EXTRACT ::
In addition to the main protagonists the minor characters are painted equally well and with great sensitivity. The cement factory owner, a former gangster who is imbued with a great sense of responsibility to this workers, who flees the country, returns for personal revenge and for discharging that responsibility, before committing suicide, the photographer from Guangdong who spies on his girlfriend Xu Meng because he is deeply disturbed by her work as a prostitute, a quack healer who devises remedies which he administers on himself and his patients and in the process is poisoning both himself and his patients, all of these are beautiful painted pictures, whose poignancy forces one to stop and reflect.
The Dramatic Structure:
Although the dramatic structure is that of an edge of seat whodunit with detectives trying to uncover traces of wrongdoing in a struggle with murderers who try ingeniously and meticulously to erase every trace of their crimes and with time itself which is the biggest eraser of traces, there is another struggle at the play throughout the drama. This is the struggle between two ideas: the idea of a corrosive Darwinian individualism, where everyone for themselves, where the fittest survive and one kills or one is killed, represented by the building and its main female protagonists, Xu Meng and Qiao Suqing, against the idea of a wholesome socialism where the law serves the people and individual initiative is supported by society and society is in turn strengthened by individual initiative represented by Captain Ran and his mentor. Captain Ran’s initiatives are supported by society, like his becoming a police officer despite being an orphan with not much means and he in turn strengthens society, like his convincing the authorities to finance a state-of-the-art archive in the criminal division of Weiyang. In this struggle between these two ideas, there is no guarantee that socialism will win as evidenced by the murder of Captain Ran by Xu Meng. The drama does not fall for the idea that only individualism can produce geniuses and socialism only rewards mediocrity. Both socialism and individualism can produce genius, Captain Ran and Xu Meng respectively. But only socialism fosters its geniuses towards the good while individualism simply abandons its geniuses to their own devices, which can in many instances turn them into monsters, as shown by Xu Meng’s life.

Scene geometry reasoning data
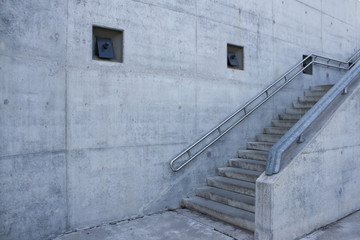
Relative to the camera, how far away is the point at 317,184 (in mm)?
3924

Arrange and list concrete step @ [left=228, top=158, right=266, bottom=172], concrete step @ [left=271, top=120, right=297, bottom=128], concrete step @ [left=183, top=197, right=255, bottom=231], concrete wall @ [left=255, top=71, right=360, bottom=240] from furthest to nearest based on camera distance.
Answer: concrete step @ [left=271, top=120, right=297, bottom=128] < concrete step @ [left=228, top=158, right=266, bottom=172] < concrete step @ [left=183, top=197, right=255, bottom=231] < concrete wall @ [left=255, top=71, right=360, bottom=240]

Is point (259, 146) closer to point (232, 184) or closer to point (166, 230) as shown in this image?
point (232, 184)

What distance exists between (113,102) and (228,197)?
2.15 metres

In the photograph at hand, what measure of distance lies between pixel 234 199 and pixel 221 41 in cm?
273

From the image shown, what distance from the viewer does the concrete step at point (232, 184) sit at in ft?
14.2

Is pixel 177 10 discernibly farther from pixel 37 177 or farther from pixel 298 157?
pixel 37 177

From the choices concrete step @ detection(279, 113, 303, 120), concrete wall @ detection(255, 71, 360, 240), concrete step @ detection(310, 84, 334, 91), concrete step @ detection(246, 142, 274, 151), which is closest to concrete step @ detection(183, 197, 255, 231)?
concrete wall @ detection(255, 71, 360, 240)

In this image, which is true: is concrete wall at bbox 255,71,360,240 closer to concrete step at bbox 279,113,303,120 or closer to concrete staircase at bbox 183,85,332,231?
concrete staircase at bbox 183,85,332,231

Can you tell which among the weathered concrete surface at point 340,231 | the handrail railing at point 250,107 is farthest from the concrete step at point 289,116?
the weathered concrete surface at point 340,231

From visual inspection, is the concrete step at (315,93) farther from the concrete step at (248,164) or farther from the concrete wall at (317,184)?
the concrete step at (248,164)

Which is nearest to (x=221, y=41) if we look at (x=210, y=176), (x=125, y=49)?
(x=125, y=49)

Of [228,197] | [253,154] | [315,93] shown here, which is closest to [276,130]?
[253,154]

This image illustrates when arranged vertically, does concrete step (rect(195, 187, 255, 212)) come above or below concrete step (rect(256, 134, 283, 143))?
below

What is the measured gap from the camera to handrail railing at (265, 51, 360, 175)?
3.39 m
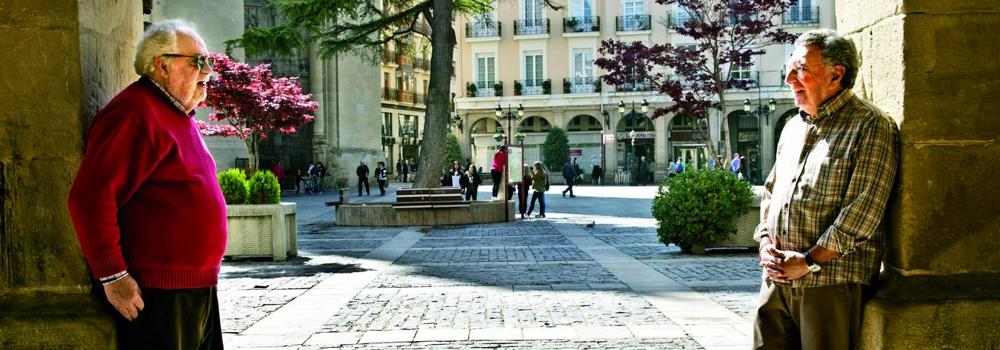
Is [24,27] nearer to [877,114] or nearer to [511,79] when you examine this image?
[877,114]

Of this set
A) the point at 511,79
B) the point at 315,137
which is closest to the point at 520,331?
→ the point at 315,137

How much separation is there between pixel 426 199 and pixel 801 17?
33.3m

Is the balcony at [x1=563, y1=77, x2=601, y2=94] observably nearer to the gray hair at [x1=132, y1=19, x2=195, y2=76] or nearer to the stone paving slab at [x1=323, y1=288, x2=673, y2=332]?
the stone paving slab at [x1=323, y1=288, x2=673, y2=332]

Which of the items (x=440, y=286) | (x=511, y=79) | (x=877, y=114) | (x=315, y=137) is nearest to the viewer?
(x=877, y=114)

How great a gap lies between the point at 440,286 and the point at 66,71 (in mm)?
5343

DIRECTIONS ::
Write what follows in the drama review above, starting after its last sentence about Xu Meng's life.

RESPONSE AREA ::
The Message:
The drama goes to great lengths to show that the circumstances in which we find ourselves determine the way we act to a great extent. But at the same time, it forces us to ask whether those wretched, difficult circumstances should absolve individuals of blame, especially when they resort to crimes like murder. The moralizing that the drama resorts to in the end, when pronouncing judgement of the two female protagonists will sound very vapid to the viewer. And I think the vapidity is the very point. The force of circumstances can be so overwhelming that the law does appear like an ass. Are these two women really deserving of the death penalty and life imprisonment, is something every viewer will ask. The drama complicates its seemingly simplistic answer with the demolition of the building complex in the last episode, which has been announced in a middle episode, and which is a reality against with the father and the daughter are racing in order to find the truth of the disappearance. The demolition seems to suggest that although individuals do have a responsibility towards living a good life, circumstances dictated in large by social structures inevitably shape the actions of individuals. So, without radical social transformation, which the demolition symbolizes, no good is possible.